Поменяй воду цветам | страница 67



Комиссар расплачивается, и мы уходим.

На обратном пути Жюльен приглашает меня поужинать и выслушать историю его матери и Габриэля Прюдана.

Он хочет выразить мне свою благодарность и заслужить прощение за «самодеятельность» – не стоило без разрешения искать Филиппа Туссена.

– Я согласна, но поужинаем у меня. Нам никто не помешает, мяса не обещаю, но будет вкусно.

– Хорошо, – отвечает Жюльен, – встретимся в восемь вечера, а сейчас я заскочу к мадам Бреан и предупрежу, что буду ночевать.

33

Знаешь, со временем все проходит, забываешь о страстях, не помнишь, как звучал голос, тихо просивший: не возвращайся поздно и, главное, не простудись.

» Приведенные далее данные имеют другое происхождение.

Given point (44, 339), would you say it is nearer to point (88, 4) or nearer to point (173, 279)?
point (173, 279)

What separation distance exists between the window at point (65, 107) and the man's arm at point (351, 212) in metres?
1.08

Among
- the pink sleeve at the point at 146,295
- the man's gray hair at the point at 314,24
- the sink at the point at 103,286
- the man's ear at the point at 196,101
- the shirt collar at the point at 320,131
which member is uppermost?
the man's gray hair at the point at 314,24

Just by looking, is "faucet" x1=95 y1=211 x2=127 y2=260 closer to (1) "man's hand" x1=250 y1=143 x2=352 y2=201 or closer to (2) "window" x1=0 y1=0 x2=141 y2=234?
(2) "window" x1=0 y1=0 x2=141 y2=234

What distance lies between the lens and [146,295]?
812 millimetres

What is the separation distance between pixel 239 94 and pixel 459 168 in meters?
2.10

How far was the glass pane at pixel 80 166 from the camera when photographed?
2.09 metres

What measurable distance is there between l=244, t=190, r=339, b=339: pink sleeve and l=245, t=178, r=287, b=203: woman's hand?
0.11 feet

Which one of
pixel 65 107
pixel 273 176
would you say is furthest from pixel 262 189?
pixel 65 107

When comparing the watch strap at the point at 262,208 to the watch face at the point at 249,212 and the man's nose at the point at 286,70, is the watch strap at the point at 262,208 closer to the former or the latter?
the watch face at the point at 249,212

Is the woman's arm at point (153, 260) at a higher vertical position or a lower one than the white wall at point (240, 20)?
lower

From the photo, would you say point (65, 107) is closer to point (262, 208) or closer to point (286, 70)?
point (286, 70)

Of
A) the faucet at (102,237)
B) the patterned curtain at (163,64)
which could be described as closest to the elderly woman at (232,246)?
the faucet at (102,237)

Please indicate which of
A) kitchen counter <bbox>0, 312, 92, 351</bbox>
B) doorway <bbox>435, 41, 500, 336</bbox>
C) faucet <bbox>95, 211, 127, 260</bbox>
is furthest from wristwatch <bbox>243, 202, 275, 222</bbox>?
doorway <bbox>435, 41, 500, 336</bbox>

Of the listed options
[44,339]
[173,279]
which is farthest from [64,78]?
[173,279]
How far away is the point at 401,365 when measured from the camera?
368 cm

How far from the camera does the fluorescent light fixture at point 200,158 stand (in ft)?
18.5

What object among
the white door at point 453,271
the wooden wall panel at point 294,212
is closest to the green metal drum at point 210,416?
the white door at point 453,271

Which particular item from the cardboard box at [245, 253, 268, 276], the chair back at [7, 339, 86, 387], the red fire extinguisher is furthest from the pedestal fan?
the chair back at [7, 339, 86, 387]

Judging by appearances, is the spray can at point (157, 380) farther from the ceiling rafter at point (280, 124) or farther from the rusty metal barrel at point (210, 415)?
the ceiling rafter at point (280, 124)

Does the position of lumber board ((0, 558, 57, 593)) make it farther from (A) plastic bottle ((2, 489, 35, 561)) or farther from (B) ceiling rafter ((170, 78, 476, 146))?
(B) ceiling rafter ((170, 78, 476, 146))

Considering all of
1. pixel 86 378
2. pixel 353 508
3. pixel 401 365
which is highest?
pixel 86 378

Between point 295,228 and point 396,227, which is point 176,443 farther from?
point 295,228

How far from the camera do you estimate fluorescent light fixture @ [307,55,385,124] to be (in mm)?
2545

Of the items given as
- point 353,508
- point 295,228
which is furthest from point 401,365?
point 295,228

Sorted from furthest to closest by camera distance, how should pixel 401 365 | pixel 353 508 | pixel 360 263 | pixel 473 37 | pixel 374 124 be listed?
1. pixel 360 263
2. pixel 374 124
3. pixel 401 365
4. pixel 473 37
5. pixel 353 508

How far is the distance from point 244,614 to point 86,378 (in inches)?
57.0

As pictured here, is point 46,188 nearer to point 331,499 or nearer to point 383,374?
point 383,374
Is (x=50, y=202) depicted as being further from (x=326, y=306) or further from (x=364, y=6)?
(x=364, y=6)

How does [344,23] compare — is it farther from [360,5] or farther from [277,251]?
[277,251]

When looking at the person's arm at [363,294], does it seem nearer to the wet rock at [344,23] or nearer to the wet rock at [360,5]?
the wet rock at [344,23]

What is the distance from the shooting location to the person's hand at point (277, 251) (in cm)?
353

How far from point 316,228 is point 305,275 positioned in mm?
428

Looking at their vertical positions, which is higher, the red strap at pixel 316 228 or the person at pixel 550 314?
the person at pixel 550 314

Ирен Файоль и Габриэль Прюдан встретились в Экс-ан-Провансе в 1981 году. Ей было сорок, ему – пятьдесят лет. Он защищал заключенного, который помог сбежать сокамернику. Ирен пришла на заседание суда по просьбе своей служащей (и подруги) Надии Рамирес, жены подсудимого. «Мы не выбираем тех, в кого влюбляемся, – сказала она Ирен, закончив подкрашивать корни и приступая к укладке. – Это было бы слишком просто».

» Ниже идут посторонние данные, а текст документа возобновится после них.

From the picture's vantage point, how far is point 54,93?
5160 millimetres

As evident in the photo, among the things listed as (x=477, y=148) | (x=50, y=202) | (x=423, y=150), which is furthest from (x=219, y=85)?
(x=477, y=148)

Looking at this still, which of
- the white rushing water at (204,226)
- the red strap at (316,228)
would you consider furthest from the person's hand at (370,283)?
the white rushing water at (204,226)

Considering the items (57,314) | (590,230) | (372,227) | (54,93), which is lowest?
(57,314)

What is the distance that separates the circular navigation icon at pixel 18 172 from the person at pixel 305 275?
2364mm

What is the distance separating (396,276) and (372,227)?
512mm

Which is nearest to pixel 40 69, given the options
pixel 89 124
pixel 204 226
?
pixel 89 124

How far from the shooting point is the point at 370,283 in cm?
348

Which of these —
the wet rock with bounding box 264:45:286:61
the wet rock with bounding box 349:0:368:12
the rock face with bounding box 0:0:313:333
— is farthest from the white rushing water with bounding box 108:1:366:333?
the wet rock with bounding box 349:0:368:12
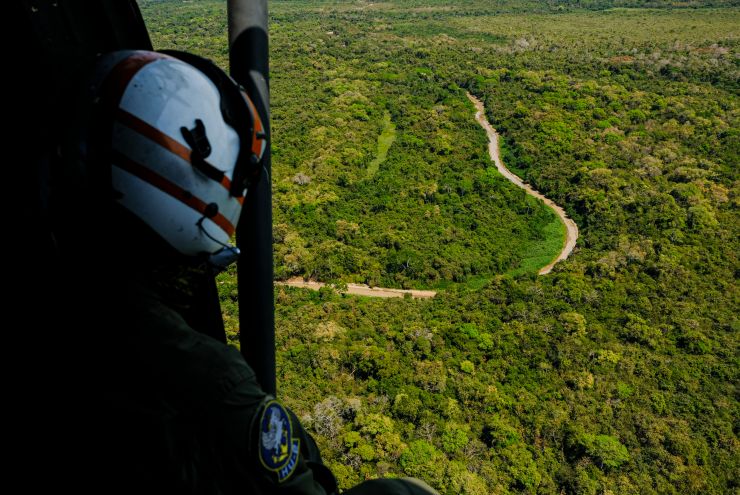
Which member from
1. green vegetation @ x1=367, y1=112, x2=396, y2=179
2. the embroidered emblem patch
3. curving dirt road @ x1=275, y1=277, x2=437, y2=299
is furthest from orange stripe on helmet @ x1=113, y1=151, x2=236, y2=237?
green vegetation @ x1=367, y1=112, x2=396, y2=179

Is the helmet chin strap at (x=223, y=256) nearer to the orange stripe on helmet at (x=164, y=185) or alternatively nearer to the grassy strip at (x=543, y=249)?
the orange stripe on helmet at (x=164, y=185)

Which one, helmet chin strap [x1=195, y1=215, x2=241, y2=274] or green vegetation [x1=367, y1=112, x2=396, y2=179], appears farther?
green vegetation [x1=367, y1=112, x2=396, y2=179]

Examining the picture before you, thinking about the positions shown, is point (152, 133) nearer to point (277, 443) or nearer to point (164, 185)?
point (164, 185)

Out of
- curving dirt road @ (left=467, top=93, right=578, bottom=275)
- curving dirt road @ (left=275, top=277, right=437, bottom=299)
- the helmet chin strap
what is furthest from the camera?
curving dirt road @ (left=467, top=93, right=578, bottom=275)

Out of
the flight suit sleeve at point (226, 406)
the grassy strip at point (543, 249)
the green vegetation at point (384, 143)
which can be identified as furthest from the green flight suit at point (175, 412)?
the green vegetation at point (384, 143)

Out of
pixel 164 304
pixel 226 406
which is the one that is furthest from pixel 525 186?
pixel 226 406

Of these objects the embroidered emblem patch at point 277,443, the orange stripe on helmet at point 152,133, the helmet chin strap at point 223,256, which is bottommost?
the embroidered emblem patch at point 277,443

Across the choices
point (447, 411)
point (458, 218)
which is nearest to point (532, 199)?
point (458, 218)

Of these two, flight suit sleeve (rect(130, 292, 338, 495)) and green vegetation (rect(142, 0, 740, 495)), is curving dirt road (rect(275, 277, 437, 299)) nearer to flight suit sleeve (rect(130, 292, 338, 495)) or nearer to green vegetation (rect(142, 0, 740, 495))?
green vegetation (rect(142, 0, 740, 495))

Итак, Ирен оказалась в зале, когда мэтр Прюдан произносил речь. Он говорил о том, как звякают ключи на поясе охранника, о свободе, о неукротимом желании вырваться из стен, где царит вековое отчаяние, снова увидеть небо, заглянуть за горизонт, выпить кофе в бистро. Он объяснял, что вынужденный промискуитет жизни в заключении способен рождать солидарность и мужское братство, что лишиться свободы – все равно что потерять близкого человека и навсегда надеть траур, а понять это может лишь переживший нечто подобное.

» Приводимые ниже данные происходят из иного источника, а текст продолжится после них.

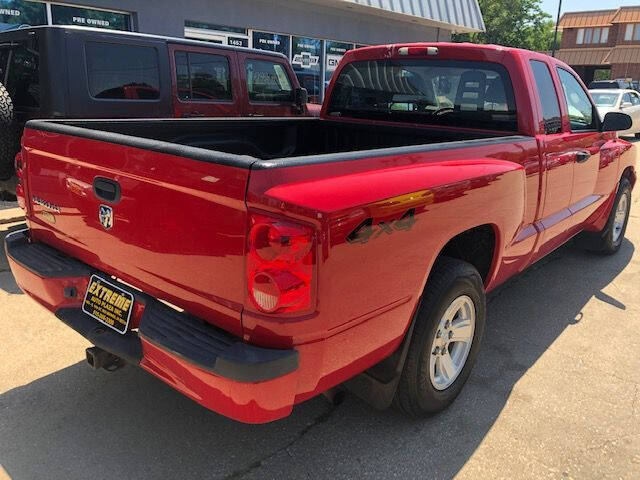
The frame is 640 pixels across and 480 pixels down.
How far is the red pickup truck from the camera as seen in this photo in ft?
6.13

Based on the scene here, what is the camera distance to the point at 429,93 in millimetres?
3855

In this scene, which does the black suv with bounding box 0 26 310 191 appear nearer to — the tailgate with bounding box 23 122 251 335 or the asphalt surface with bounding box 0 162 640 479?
the asphalt surface with bounding box 0 162 640 479

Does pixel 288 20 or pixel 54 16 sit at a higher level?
pixel 288 20

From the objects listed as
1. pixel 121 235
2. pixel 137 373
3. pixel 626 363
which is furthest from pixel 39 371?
pixel 626 363

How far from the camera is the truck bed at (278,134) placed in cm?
343

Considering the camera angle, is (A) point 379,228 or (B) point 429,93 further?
(B) point 429,93

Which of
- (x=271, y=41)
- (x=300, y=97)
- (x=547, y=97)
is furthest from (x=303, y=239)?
(x=271, y=41)

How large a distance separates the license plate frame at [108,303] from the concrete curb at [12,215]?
4.04 m

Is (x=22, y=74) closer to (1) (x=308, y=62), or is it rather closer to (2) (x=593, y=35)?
(1) (x=308, y=62)

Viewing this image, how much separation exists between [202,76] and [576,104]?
410cm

Ирен Файоль слушала адвоката и не могла отвести взгляд от его рук – совсем как героиня рассказа Стефана Цвейга «Двадцать четыре часа из жизни женщины». Руки у мэтра Прюдана были крупные, с белыми, идеально отполированными ногтями. Он выразительно жестикулировал, а Ирен думала: Вот ведь странность – руки этого человека не постарели. Остались молодыми. Руки пианиста. Обращаясь к присяжным, адвокат Прюдан широко разводил руки. Адресуя реплики заместителю прокурора, стискивал ладони, и они вдруг обретали свой истинный возраст. Говоря с председателем, мэтр «усмирял» руки, поворачиваясь к публике, взмахивал ими, как перевозбудившаяся девица, а опрашивая подзащитного, соединял пальцы в почти молитвенном жесте… За несколько секунд его руки переходили от замкнутости к веселости, тянулись к свободе, просили, укоряли. Эти руки повторяли, дополняли, усиливали произнесенное слово.